Exercise brief =
Could you write out the listing below again, exactly?

Data to process =
════

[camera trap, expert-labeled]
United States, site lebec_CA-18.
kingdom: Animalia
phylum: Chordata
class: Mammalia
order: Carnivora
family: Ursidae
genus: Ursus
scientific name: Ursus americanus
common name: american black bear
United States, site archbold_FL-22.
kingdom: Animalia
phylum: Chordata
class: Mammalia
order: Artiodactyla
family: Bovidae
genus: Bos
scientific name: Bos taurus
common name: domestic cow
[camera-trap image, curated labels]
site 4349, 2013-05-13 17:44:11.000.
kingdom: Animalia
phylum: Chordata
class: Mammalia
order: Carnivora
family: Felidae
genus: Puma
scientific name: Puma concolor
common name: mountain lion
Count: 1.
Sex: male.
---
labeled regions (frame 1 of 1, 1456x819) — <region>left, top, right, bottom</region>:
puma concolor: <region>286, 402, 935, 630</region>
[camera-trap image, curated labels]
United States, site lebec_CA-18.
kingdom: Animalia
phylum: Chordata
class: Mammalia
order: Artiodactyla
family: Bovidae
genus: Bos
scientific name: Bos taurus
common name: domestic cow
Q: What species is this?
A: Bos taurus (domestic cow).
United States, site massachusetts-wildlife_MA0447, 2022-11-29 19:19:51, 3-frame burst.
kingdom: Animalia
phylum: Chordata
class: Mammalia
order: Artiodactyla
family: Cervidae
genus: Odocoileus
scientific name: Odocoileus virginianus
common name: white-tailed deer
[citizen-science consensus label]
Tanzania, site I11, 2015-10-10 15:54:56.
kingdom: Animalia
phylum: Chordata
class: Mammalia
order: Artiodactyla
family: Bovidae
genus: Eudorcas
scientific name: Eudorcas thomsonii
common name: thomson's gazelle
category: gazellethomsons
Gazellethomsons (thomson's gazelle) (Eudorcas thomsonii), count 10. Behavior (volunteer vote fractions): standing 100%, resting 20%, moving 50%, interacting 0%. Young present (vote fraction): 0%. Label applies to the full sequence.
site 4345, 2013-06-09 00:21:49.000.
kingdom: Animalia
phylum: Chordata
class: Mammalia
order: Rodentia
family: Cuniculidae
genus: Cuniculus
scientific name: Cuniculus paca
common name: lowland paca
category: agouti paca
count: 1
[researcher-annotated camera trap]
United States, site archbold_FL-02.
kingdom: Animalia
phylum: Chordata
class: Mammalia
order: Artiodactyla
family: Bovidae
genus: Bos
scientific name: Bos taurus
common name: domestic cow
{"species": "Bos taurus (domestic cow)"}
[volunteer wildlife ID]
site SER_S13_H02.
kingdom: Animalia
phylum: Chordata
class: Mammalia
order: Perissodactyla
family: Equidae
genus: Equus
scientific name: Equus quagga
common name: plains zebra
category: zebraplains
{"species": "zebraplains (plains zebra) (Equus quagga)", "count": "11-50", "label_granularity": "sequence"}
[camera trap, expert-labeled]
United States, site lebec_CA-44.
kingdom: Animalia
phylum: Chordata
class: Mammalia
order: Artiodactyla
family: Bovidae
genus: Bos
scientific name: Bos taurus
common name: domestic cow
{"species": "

════

Expected answer =
[camera trap, expert-labeled]
United States, site lebec_CA-18.
kingdom: Animalia
phylum: Chordata
class: Mammalia
order: Carnivora
family: Ursidae
genus: Ursus
scientific name: Ursus americanus
common name: american black bear
United States, site archbold_FL-22.
kingdom: Animalia
phylum: Chordata
class: Mammalia
order: Artiodactyla
family: Bovidae
genus: Bos
scientific name: Bos taurus
common name: domestic cow
[camera-trap image, curated labels]
site 4349, 2013-05-13 17:44:11.000.
kingdom: Animalia
phylum: Chordata
class: Mammalia
order: Carnivora
family: Felidae
genus: Puma
scientific name: Puma concolor
common name: mountain lion
Count: 1.
Sex: male.
---
labeled regions (frame 1 of 1, 1456x819) — <region>left, top, right, bottom</region>:
puma concolor: <region>286, 402, 935, 630</region>
[camera-trap image, curated labels]
United States, site lebec_CA-18.
kingdom: Animalia
phylum: Chordata
class: Mammalia
order: Artiodactyla
family: Bovidae
genus: Bos
scientific name: Bos taurus
common name: domestic cow
Q: What species is this?
A: Bos taurus (domestic cow).
United States, site massachusetts-wildlife_MA0447, 2022-11-29 19:19:51, 3-frame burst.
kingdom: Animalia
phylum: Chordata
class: Mammalia
order: Artiodactyla
family: Cervidae
genus: Odocoileus
scientific name: Odocoileus virginianus
common name: white-tailed deer
[citizen-science consensus label]
Tanzania, site I11, 2015-10-10 15:54:56.
kingdom: Animalia
phylum: Chordata
class: Mammalia
order: Artiodactyla
family: Bovidae
genus: Eudorcas
scientific name: Eudorcas thomsonii
common name: thomson's gazelle
category: gazellethomsons
Gazellethomsons (thomson's gazelle) (Eudorcas thomsonii), count 10. Behavior (volunteer vote fractions): standing 100%, resting 20%, moving 50%, interacting 0%. Young present (vote fraction): 0%. Label applies to the full sequence.
site 4345, 2013-06-09 00:21:49.000.
kingdom: Animalia
phylum: Chordata
class: Mammalia
order: Rodentia
family: Cuniculidae
genus: Cuniculus
scientific name: Cuniculus paca
common name: lowland paca
category: agouti paca
count: 1
[researcher-annotated camera trap]
United States, site archbold_FL-02.
kingdom: Animalia
phylum: Chordata
class: Mammalia
order: Artiodactyla
family: Bovidae
genus: Bos
scientific name: Bos taurus
common name: domestic cow
{"species": "Bos taurus (domestic cow)"}
[volunteer wildlife ID]
site SER_S13_H02.
kingdom: Animalia
phylum: Chordata
class: Mammalia
order: Perissodactyla
family: Equidae
genus: Equus
scientific name: Equus quagga
common name: plains zebra
category: zebraplains
{"species": "zebraplains (plains zebra) (Equus quagga)", "count": "11-50", "label_granularity": "sequence"}
[camera trap, expert-labeled]
United States, site lebec_CA-44.
kingdom: Animalia
phylum: Chordata
class: Mammalia
order: Artiodactyla
family: Bovidae
genus: Bos
scientific name: Bos taurus
common name: domestic cow
{"species": "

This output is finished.